Traveling With Neurodivergence

Some backstory: our enby had traveled to Europe over the summer of 2019 with an education-focused tour group while they were still in high school. It was an enjoyable experience, but also a bit of a disaster. The school group tour guides were constantly threatening the participants with being left behind, which in turn, they insinuated, could result in death or bodily harm. Despite being education- and youth- focused, they were not exactly a trauma informed or inclusive tour group business, let’s just say. It was very triggering and confusing for our enby who experiences sensory processing disorder, communication disorder, and anxiety. Since the tour guides’ group management skills were so appalling, we had to promise our enby “no tours” — just our family for the next trip. Which ended up not happening until after the COVID19 pandemic abated!

As the parent of a “special needs” and “gifted and talented” person, I’ve always built in down time, rest, and quiet spaces into our travel, domestic and abroad. We had a very fun and relaxing trip to Ireland in 2018, and I guess I mistakenly assumed everyone else travels like we do.

It was when we started planning a trip to Italy and people here at home started demanding that we do one thing or another, or we couldn’t only go to Rome, etc, etc, that I realized, I might actually be in the minority. 🤣

It is ok to go off the beaten track. To do less. To maybe not see the Sistine Chapel or not even leave the city of Rome while in Italy. And, you know what? We had a great time and would do it again!

Also, staying in Rome for a full week scored us brownie points with the locals who are weary of tourists only spending a couple days in Rome, rushing to try to “do everything.” (so it’s not even just neurodivergent folks!). We would have liked to have stayed in Italy longer, but work schedules and other responsibilities required our return. For our first trip, that had to be a little bit shorter than we wanted, we really enjoyed spending it in one place.

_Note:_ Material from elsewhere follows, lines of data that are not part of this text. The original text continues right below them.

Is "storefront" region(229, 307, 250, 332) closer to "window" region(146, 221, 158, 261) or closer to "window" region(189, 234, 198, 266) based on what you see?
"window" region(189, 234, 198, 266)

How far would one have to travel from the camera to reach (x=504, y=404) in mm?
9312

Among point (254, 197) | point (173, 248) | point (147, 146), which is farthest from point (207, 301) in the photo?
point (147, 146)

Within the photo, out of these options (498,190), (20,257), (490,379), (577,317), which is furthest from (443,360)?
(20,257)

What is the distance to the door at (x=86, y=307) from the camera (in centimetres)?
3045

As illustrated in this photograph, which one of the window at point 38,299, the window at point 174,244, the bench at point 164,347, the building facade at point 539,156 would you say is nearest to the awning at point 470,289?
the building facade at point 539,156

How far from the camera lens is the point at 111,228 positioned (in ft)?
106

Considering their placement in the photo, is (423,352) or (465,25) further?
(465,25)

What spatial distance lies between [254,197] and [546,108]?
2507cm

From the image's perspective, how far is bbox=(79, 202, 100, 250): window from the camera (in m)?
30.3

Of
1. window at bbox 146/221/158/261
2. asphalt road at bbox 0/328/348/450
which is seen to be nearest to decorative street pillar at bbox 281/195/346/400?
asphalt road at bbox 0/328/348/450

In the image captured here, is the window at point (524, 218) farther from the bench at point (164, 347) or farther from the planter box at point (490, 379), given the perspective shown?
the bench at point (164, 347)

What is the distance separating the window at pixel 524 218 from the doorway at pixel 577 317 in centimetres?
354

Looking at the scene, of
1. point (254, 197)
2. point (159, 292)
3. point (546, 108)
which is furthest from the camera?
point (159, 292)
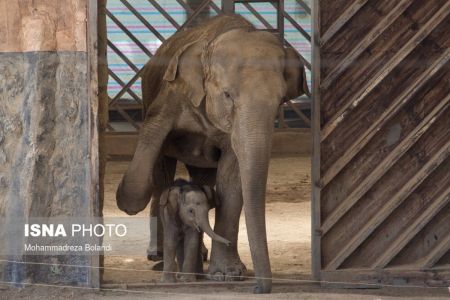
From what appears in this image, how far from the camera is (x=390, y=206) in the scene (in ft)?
31.0

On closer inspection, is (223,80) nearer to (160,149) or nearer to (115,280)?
(160,149)

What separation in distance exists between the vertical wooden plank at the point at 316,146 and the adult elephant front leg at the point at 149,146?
1.12 meters

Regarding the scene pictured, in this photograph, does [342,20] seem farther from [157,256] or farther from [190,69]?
[157,256]

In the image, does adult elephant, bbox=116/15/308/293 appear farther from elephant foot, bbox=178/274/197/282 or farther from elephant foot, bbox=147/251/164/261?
elephant foot, bbox=147/251/164/261

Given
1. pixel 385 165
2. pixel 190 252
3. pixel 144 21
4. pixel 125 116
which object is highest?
pixel 385 165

It’s also ok to use tour groups. I have now learned to ask things like “how do you accommodate people with different learning styles?”, and “is it ok to go at our own pace, or do we have to stay with the guide the whole time?”. I probably wouldn’t let someone else choose a tour guide for our family again, even if it’s “educational”. That was a rather expensive lesson. The one so-called educational tour cost almost as much as bringing our family of three to Europe does.

Some progress is being made. Our home airport, PDX, had a quiet, sensory dampening room while we were waiting for our flight. Sites like AirBnB and Booking.com make it easier to find a whole home or apartment to stay in, even for shorter stays. We are making our own travel blogs!

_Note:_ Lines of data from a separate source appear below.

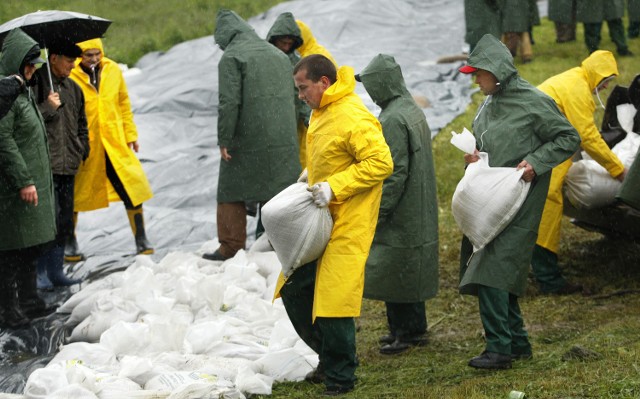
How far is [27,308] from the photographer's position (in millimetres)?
7336

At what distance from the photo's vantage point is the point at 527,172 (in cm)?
567

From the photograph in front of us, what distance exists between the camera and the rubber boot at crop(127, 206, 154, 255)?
8992 mm

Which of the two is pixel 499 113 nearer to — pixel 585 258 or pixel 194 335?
pixel 194 335

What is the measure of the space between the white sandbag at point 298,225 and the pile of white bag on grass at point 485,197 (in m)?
0.92

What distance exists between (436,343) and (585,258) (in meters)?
2.40

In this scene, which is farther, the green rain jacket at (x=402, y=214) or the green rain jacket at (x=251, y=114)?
the green rain jacket at (x=251, y=114)

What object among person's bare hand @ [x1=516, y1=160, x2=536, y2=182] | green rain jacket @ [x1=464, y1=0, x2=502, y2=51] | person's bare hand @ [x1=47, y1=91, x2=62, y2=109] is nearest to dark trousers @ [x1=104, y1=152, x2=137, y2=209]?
person's bare hand @ [x1=47, y1=91, x2=62, y2=109]

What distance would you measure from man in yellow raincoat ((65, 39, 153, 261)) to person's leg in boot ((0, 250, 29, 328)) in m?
1.75

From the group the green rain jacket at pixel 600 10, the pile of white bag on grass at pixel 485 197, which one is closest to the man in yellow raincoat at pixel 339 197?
the pile of white bag on grass at pixel 485 197

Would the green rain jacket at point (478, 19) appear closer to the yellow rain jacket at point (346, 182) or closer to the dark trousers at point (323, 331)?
the yellow rain jacket at point (346, 182)

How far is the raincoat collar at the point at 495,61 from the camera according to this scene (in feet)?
19.1

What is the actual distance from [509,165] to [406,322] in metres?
1.28

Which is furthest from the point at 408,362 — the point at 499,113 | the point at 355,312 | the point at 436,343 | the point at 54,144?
the point at 54,144

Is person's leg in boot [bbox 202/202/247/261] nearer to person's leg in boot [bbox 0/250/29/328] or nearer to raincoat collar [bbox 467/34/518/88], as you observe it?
person's leg in boot [bbox 0/250/29/328]
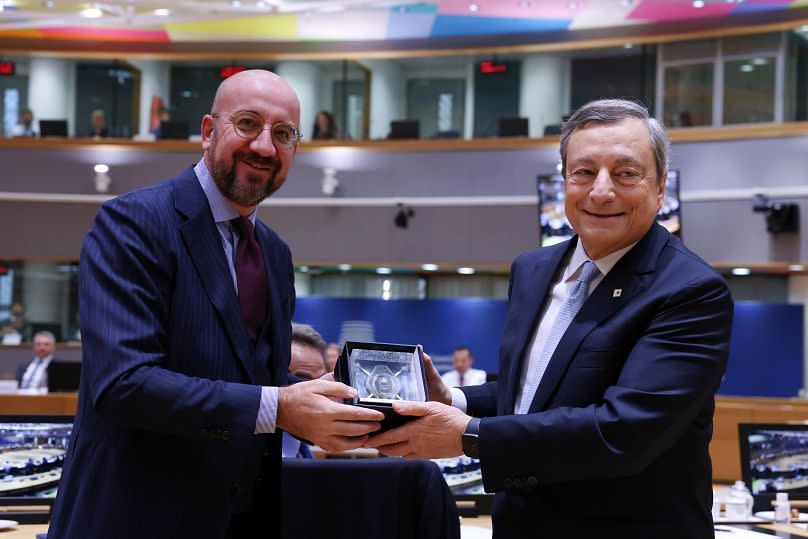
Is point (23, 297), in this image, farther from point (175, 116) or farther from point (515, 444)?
point (515, 444)

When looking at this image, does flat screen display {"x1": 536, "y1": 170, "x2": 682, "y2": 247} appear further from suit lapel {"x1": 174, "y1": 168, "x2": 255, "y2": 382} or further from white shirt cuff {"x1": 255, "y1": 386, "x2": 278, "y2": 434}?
white shirt cuff {"x1": 255, "y1": 386, "x2": 278, "y2": 434}

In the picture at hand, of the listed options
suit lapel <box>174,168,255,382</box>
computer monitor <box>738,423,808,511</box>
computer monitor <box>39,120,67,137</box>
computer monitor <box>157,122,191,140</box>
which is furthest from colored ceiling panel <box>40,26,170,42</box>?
suit lapel <box>174,168,255,382</box>

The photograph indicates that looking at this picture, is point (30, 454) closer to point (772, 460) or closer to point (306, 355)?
point (306, 355)

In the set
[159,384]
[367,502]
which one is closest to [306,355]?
[367,502]

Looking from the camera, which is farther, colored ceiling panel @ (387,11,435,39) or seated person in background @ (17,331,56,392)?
colored ceiling panel @ (387,11,435,39)

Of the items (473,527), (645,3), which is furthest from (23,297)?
(473,527)

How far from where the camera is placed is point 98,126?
1389 cm

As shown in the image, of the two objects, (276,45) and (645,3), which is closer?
(645,3)

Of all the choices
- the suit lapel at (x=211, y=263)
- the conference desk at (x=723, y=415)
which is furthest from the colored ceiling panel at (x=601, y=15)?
the suit lapel at (x=211, y=263)

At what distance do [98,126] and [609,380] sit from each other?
13.0 meters

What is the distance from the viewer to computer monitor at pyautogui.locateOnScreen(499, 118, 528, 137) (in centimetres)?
1278

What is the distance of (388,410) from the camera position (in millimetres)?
2016

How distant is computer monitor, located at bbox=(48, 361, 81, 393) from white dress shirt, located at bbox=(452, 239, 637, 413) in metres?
8.82

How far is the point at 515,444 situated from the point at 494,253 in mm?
10953
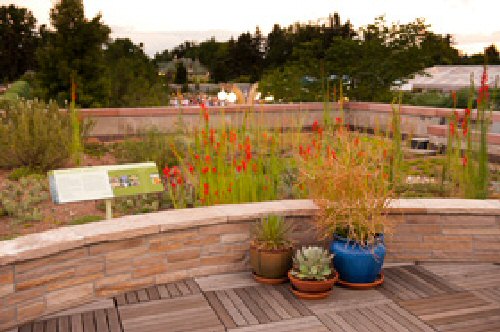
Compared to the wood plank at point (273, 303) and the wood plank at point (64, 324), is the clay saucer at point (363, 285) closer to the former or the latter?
the wood plank at point (273, 303)

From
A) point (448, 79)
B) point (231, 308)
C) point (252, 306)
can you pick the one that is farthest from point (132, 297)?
point (448, 79)

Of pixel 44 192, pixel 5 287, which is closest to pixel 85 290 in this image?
pixel 5 287

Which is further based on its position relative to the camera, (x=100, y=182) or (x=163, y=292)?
(x=100, y=182)

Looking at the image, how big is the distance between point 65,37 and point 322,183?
1349 cm

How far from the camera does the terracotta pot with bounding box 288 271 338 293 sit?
3.94 meters

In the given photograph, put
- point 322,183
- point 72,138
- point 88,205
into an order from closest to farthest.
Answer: point 322,183, point 88,205, point 72,138

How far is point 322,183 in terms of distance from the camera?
4402 millimetres

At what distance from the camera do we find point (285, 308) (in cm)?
386

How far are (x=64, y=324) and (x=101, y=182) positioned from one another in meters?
1.20

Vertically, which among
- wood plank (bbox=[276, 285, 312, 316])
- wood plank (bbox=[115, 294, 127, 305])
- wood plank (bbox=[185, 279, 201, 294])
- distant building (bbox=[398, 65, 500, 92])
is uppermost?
distant building (bbox=[398, 65, 500, 92])

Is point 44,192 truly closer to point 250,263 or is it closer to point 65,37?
point 250,263

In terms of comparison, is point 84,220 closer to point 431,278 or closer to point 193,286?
point 193,286

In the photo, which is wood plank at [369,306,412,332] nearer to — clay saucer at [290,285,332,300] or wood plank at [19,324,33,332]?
clay saucer at [290,285,332,300]

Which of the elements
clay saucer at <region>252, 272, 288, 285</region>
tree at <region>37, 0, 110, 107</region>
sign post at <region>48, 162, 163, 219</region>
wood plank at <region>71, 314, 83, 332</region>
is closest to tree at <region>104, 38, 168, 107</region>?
tree at <region>37, 0, 110, 107</region>
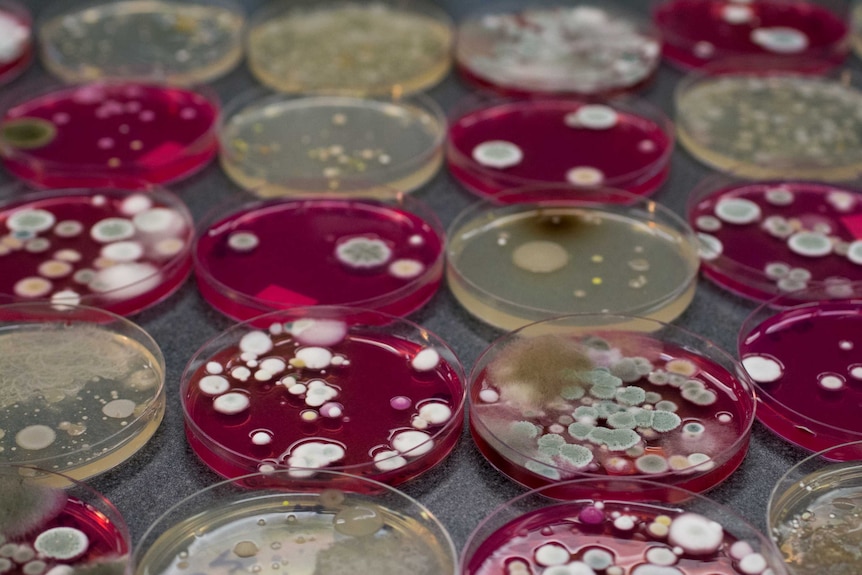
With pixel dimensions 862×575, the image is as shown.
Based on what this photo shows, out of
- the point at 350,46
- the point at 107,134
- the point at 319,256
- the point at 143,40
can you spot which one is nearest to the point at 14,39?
the point at 143,40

There is still a long way to go. This is part of the reason we started this website. We hope to raise our voices and awareness that traveling is supposed to be a vacation — for everyone! In addition, we also seem to have found our voices in traveling. We’ve been wanting to share our story and advocate for the nonbinary and neurodivergent populations, for a while, and somehow, traveling seems to have been the impetus. So, we will see where starting with a travel blog leads us!